The RFID device serves the same purpose as a bar code or a magnetic strip on
the back of a credit card or ATM card since it provides a unique identifier for that
object.
The RFID device must be scanned to retrieve the identifying
information from the cards or tags. A significant advantage of RFID devices over the others mentioned above is that
the RFID device does not need to be positioned precisely relative to the
scanner.
In contrast, RFID devices will work within a few feet (up to 20 feet for
high-frequency devices) of the scanner. Some short distance RFID works below than 10 cm. Some common problems with RFID are reader collision and tag collision. Reader collision
occurs when the signals from two or more readers overlap. The tag is unable to
respond to simultaneous queries.Systems must be carefully set up to avoid this
problem. Tag collision occurs when many tags are present in a small area.

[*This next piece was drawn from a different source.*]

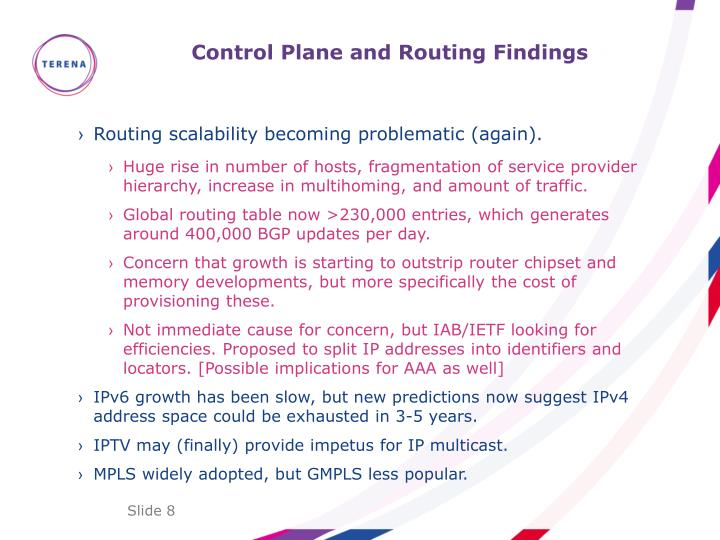 Control Plane and Routing Findings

But
since the read time is very fast, it is easier for vendors to develop systems
that ensure that tags respond one at a time.
RFID tags may be used as:
- Animal tracking tags, inserted beneath the skin.
- Tags can be screw-shaped to identify items, trees or wooden items.
- Credit-card shaped for use in access applications.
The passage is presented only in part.